* [PROBLEM DESCRIPTION]:
Take the line that contains "What is the distance from" as the first and the last line of the material as the final one; set down exactly the lines in that span.

* [STORED ROWS]:
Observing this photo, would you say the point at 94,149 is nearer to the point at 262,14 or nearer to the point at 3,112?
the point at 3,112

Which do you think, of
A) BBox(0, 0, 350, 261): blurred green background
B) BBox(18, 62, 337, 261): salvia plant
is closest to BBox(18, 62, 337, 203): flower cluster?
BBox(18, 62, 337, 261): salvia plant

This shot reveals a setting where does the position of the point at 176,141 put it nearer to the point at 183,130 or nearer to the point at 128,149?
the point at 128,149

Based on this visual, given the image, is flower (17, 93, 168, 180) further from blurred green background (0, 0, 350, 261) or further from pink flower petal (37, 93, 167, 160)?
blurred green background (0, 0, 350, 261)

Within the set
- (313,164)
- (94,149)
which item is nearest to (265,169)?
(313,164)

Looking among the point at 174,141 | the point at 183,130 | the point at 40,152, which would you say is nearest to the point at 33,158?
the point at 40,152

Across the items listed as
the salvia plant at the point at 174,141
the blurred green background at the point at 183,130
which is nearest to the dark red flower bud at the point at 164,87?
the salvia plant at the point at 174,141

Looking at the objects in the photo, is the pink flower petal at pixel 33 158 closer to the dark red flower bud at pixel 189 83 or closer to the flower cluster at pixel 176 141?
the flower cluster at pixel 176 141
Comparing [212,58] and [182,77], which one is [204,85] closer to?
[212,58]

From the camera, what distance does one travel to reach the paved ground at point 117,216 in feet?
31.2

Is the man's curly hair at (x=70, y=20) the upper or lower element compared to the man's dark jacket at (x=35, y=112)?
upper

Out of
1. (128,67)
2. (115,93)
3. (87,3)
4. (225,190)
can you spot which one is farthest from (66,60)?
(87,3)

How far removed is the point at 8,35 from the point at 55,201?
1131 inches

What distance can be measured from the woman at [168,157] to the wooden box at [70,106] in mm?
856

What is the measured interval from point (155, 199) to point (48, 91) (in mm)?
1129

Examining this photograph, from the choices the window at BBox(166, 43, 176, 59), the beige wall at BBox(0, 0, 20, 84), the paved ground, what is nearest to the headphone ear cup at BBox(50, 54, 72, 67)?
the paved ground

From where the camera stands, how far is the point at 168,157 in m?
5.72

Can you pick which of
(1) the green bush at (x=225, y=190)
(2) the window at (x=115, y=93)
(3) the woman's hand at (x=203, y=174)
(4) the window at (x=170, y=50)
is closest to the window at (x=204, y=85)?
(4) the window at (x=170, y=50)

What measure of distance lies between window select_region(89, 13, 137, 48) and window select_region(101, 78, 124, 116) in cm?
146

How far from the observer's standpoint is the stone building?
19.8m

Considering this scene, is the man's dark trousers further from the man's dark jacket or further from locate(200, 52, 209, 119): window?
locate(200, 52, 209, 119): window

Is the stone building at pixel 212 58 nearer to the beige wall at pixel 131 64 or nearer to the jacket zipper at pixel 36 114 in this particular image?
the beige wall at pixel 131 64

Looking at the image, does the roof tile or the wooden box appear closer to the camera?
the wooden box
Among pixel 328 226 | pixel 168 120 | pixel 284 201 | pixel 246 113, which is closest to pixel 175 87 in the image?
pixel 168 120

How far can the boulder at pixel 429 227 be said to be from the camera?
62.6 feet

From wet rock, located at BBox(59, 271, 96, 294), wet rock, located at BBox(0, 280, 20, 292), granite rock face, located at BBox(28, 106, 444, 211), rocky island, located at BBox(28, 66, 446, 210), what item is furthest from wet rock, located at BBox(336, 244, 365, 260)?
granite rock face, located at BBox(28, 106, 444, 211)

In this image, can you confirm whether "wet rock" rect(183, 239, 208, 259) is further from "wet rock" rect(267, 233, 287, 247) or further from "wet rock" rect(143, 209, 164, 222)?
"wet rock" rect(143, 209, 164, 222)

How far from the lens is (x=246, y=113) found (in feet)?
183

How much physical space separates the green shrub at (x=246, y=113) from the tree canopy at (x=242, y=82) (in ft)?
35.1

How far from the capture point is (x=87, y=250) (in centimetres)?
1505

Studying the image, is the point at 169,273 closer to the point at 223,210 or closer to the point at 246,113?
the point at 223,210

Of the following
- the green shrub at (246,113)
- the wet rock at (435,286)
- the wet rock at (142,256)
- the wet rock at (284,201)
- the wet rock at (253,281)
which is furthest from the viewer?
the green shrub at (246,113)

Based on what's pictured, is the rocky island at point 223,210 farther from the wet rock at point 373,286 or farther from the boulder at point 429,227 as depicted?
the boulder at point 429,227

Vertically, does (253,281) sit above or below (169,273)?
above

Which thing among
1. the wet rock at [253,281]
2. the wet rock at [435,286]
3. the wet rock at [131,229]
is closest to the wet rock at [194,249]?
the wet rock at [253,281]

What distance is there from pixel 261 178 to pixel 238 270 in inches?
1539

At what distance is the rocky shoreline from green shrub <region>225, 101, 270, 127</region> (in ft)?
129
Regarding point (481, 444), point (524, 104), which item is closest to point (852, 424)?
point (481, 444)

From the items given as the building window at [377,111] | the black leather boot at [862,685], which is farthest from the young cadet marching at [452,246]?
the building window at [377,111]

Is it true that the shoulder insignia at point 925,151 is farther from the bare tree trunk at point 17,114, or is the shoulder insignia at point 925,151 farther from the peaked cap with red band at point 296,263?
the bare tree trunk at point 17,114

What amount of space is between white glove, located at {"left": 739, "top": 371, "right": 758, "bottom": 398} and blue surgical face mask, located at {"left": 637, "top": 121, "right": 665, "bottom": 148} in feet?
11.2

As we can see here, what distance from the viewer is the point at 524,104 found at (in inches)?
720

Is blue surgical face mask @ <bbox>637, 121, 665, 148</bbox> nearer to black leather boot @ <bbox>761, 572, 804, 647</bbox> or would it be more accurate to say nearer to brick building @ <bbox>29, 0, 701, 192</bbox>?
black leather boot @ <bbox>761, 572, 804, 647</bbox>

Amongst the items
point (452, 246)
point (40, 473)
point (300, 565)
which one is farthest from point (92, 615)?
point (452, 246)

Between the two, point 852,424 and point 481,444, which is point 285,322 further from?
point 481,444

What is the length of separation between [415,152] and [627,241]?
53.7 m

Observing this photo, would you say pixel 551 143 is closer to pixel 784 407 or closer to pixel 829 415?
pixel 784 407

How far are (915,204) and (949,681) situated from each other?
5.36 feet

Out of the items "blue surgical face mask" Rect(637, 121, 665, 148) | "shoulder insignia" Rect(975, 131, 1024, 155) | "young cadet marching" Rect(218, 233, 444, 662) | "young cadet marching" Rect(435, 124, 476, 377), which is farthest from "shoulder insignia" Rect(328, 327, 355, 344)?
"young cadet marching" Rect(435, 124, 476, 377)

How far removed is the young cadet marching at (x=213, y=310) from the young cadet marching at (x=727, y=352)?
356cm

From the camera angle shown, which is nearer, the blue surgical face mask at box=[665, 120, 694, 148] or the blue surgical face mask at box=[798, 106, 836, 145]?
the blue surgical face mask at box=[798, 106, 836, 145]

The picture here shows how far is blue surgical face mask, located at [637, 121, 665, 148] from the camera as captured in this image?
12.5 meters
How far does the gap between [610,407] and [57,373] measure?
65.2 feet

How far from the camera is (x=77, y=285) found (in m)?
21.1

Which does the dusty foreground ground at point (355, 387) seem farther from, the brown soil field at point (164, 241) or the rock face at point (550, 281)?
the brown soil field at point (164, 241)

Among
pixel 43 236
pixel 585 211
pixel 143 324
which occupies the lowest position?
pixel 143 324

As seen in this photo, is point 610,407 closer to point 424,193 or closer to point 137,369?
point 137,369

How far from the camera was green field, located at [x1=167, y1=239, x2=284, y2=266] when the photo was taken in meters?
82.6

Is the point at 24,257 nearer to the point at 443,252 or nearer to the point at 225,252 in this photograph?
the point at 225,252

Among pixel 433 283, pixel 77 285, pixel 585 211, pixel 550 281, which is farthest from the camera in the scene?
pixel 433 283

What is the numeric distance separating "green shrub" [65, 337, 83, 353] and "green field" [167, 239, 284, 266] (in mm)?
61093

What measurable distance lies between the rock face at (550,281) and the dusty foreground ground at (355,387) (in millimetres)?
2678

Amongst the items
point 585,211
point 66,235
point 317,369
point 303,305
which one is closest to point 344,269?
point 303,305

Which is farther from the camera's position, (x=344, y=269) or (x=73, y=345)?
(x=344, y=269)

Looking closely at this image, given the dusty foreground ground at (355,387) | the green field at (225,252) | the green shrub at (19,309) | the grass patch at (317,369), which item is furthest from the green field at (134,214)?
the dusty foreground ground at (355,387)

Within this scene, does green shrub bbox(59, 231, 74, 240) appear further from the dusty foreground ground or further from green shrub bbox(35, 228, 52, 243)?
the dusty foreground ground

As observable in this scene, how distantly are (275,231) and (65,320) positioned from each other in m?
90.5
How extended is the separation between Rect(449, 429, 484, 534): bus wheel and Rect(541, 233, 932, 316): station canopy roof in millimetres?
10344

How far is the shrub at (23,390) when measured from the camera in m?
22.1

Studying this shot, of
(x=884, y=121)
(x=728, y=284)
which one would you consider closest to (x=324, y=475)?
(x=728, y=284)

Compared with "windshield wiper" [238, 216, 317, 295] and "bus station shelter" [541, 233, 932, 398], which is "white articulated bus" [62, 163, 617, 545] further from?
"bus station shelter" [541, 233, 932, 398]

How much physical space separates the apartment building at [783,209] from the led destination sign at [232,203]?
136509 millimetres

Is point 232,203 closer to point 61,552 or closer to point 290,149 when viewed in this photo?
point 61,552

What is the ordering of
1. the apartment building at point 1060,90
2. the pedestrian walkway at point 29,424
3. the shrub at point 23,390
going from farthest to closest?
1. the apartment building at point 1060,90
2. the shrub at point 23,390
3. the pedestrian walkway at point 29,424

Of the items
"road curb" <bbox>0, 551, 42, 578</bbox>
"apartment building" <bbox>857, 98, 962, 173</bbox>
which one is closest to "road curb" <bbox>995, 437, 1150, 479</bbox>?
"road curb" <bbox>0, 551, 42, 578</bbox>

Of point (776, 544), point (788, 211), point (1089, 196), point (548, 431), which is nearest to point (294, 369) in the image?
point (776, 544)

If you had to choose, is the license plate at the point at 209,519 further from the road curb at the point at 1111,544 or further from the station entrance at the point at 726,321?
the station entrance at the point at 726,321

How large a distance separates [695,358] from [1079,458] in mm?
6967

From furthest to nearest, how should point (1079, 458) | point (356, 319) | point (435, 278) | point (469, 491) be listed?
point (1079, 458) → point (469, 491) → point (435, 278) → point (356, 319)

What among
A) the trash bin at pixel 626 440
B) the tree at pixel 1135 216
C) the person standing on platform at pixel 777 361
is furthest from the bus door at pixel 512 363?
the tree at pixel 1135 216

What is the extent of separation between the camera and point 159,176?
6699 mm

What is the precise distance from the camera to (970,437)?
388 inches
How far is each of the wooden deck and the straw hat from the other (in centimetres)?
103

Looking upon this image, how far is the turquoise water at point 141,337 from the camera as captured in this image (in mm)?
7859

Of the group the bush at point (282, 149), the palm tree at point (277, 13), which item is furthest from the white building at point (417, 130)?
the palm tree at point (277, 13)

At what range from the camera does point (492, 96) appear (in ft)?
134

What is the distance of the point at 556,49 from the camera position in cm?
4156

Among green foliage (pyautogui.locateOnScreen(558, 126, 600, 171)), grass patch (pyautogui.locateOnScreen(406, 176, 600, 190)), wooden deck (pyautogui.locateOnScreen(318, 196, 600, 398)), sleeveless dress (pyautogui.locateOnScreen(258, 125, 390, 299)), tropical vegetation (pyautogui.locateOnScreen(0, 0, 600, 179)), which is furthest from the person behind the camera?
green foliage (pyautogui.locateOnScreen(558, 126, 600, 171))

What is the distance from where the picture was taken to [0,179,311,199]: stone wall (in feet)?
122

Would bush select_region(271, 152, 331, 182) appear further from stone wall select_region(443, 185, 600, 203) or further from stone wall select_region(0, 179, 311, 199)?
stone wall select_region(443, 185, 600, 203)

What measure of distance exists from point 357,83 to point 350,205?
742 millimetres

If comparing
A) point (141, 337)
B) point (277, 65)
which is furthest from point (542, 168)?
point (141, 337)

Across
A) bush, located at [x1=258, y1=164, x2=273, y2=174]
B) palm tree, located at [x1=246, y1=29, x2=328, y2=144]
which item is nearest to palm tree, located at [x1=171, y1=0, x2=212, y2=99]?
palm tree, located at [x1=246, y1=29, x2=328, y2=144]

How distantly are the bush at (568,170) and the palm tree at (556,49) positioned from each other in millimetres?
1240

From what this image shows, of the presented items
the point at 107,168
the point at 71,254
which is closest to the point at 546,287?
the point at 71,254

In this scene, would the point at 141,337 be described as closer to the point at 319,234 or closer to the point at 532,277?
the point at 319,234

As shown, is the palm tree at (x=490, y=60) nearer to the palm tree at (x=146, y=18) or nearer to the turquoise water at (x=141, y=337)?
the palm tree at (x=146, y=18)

* [PROBLEM SOLUTION]:
What is the distance from where the picture was taken to [0,179,311,199]: stone wall (in feet)?
122

Would bush select_region(271, 152, 331, 182) appear further from stone wall select_region(443, 185, 600, 203) or further from stone wall select_region(0, 179, 311, 199)?
stone wall select_region(443, 185, 600, 203)

What measure of distance exists from point 357,83 to point 350,205?
742 millimetres

If comparing
A) point (141, 337)
B) point (277, 65)
which is furthest from point (542, 168)?
point (141, 337)

Across
A) bush, located at [x1=258, y1=164, x2=273, y2=174]
B) palm tree, located at [x1=246, y1=29, x2=328, y2=144]
which item is nearest to palm tree, located at [x1=171, y1=0, x2=212, y2=99]?
palm tree, located at [x1=246, y1=29, x2=328, y2=144]

How distantly are the bush at (568,170) and the palm tree at (556,49) positioned from each other in millimetres?
1240

From what this image shows, of the presented items
the point at 107,168
the point at 71,254
which is closest to the point at 546,287?
the point at 71,254

In this scene, would the point at 141,337 be described as closer to the point at 319,234 or closer to the point at 532,277?
the point at 319,234

As shown, is the palm tree at (x=490, y=60) nearer to the palm tree at (x=146, y=18) or nearer to the turquoise water at (x=141, y=337)?
the palm tree at (x=146, y=18)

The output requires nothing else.